PROBLEM DETAILS. Please edit the stretch of the scarcity post from "What was really" through "scarcity rules all." so that "curtain" becomes "veil", and give that stretch again.

DOCUMENT TEXT.
□ □ □ □ □ □ □
The Problem with Scarcity (or Does Scarcity Rule All?)

I’ve recently heard several people talk about scarcity. In particular reference to scarcity of money. And how, if we can get beyond scarcity, there are greater possibilities on the other side. It occurred to me that scarcity can be applied to any resource or even basic human desire or need. So, I wanted to take a look at the most basic of human needs a la Maslow.

What does scarcity have to do with Maslow’s Needs Hierarchy? Just looking at the image one could argue that everything that we, as humans, do can be related to one of the needs – or scarcity within that need.

If there is scarcity, that is what we pursue – that is what is most important to us - hence, the widely accepted hierarchy. At level one – “Psychological”, if you don’t have food, water or enough sleep – aka there is scarcity – that is what you need. Once that scarcity is reduced or eliminated you look to the next level – “Safety”. You then look at the scarcity there and so forth and so on. Personally, my only issue with this hierarchy is the placement of “Love/Belonging” before “Esteem”. I believe that the scarcity in “Esteem” needs to be eliminated before you can truly and permanently eliminate the scarcity in “Love/Belonging”. I digress – that’s a topic for a later post.

What was really impactful in my analysis of scarcity was how prevalent scarcity IS in my own life. Not in the traditional sense of something being missing or a need not being met, however. By all accounts, I’m kicking Maslow’s Needs Hierarchy’s ass! But behind the curtain – scarcity rules all.

It’s no secret that I grew up without a lot of things – you could say that money was scarce. So, much of how I operate now is based on that prior scarcity. I learned many things from the scarcity of money and things: pride, creativity, connection, self-confidence, respect and trust (among others). All of these things are positive – at least to me they are – and I want my kids to learn these things too, however, the only way that I know how to deliver them is through scarcity! I, at one point, created scarcity for my kids on general principle. It wasn’t an issue of being able to do something or having the resources to do it – it was a matter of the lesson and not the scarcity itself.

For example, on a typical family winter outing – I was not the dad that would herd everyone to the hot chocolate line for an over-priced cup of chocolaty goodness. My kids didn’t need that anyway – we had it at home. What I was missing was being in the moment – that single point in time that may have been enhanced by a cup of hot chocolate. My fear was that my kids would not appreciate it – it would be expected. My fear was that they would become: spoiled, entitled, unappreciative, and soft. All the things that I managed to avoid because of scarcity.
□ □ □ □ □ □ □
DATA SEGMENT.
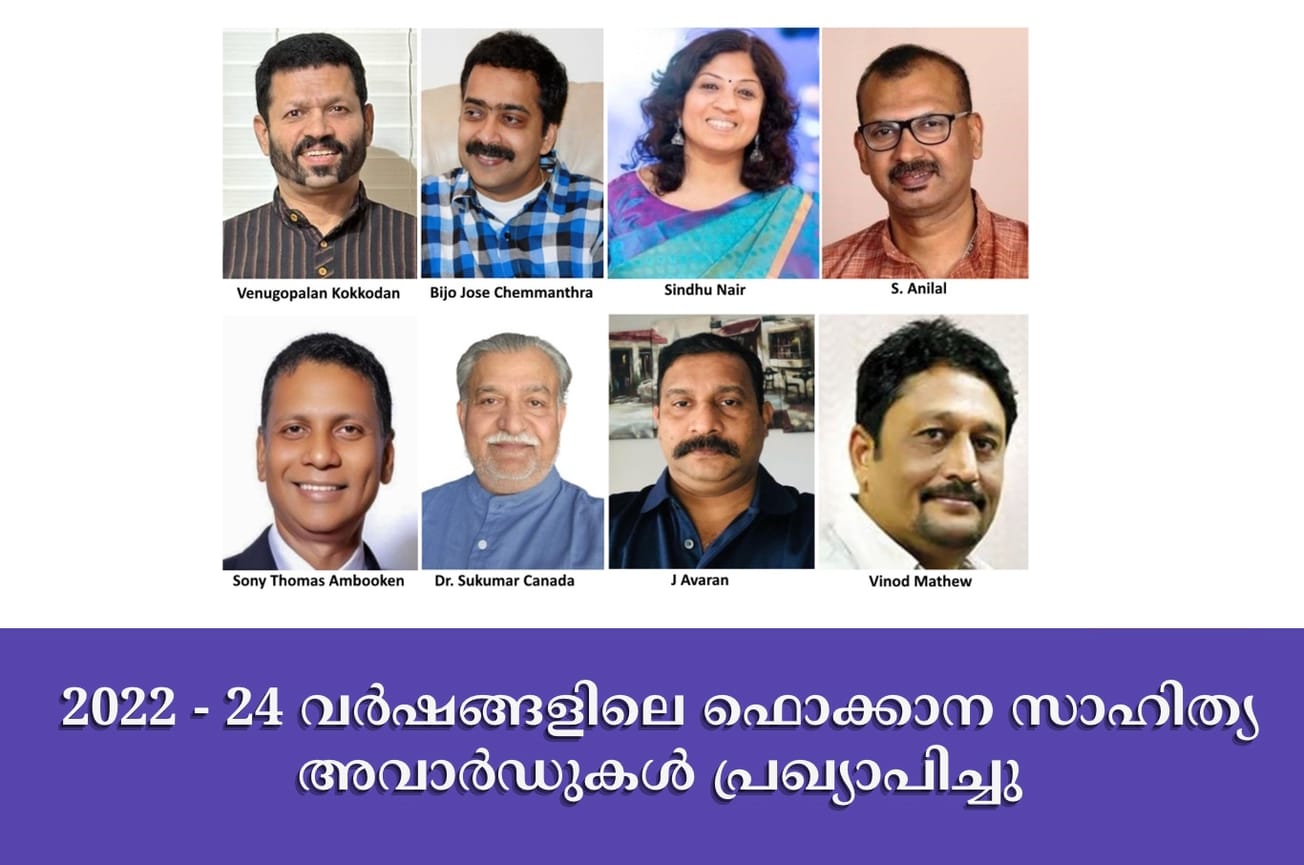 2022 - 24 വർഷങ്ങളിലെ ഫൊക്കാന സാഹിത്യ അവാർഡുകൾ പ്രഖ്യാപിച്ചു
□ □ □ □ □ □ □
COMPLETED EXERCISE.
What was really impactful in my analysis of scarcity was how prevalent scarcity IS in my own life. Not in the traditional sense of something being missing or a need not being met, however. By all accounts, I’m kicking Maslow’s Needs Hierarchy’s ass! But behind the veil – scarcity rules all.